● Cosa serve
Rispondi a queste domande sul brano riportato più sotto:
(a) Quanti giorni durò il pontificato di Albino Luciani?
(b) Con quale soprannome Pecorelli indicava il generale Dalla Chiesa?
(c) In quale numero della rivista compare la frase citata di Pecorelli?

Ma OP si occupò anche di una ipotetica loggia massonica in Vaticano (scoop pubblicato all'indomani dell'elezione al soglio pontificio di Albino Luciani, il papa che durò solo trentatré giorni) e di finanziamenti della CIA alla Democrazia Cristiana. Dalle colonne del giornale Pecorelli non risparmiò attacchi anche al generale Dalla Chiesa, indicandolo come il "Generale Amen" e profetizzando la sua morte violenta (scriveva Pecorelli nel numero 27 della sua rivista: «[...] Ora c'è solo da immaginarsi [...] quale sarà il Generale dei CC che sarà trovato suicida con la classica revolverata che fa tutto da sé [...] o con il solito incidente d'auto radiocomandato nelle curve [...] o la sbadataggine di un camionista [...] o l'incidente d'elicottero [...]. Purtroppo il nome del Generale dei CC è noto: Amen»).

● Domande spaziali basate su scene
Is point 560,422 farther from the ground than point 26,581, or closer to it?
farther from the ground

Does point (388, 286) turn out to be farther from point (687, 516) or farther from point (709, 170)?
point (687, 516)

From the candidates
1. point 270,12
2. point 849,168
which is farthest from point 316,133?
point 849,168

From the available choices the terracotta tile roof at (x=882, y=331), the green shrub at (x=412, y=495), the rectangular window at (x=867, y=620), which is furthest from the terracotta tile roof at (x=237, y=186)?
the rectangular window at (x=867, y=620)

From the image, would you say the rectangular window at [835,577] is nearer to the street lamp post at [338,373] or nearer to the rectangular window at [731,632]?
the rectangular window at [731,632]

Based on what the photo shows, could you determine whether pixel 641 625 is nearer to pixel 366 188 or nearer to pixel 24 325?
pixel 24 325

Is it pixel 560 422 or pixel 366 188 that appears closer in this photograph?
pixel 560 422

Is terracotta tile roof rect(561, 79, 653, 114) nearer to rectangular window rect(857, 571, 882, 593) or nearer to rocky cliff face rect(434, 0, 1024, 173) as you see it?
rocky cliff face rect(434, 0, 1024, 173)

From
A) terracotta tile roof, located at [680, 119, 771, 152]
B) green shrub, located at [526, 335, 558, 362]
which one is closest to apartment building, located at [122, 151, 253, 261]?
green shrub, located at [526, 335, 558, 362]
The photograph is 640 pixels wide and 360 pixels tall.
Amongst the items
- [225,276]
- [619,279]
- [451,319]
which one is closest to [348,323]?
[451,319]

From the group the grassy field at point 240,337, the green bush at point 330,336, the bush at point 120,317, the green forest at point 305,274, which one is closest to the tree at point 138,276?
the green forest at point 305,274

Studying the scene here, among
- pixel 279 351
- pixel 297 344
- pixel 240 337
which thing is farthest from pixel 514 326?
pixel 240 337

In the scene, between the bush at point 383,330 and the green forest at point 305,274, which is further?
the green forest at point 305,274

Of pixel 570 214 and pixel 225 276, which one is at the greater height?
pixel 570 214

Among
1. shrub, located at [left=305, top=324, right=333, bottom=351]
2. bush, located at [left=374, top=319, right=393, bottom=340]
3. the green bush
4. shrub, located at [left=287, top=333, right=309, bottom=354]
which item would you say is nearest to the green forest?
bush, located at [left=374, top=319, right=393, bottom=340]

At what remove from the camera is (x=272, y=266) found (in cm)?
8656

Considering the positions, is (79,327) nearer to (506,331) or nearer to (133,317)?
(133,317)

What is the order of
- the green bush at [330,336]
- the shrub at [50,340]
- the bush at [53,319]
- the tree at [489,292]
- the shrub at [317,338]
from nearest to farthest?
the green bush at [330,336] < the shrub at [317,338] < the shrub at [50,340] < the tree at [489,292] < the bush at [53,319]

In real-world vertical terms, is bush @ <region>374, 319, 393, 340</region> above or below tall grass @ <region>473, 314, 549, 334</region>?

● Risultato finale
(a) Trentatré giorni.
(b) "Generale Amen".
(c) Nel numero 27.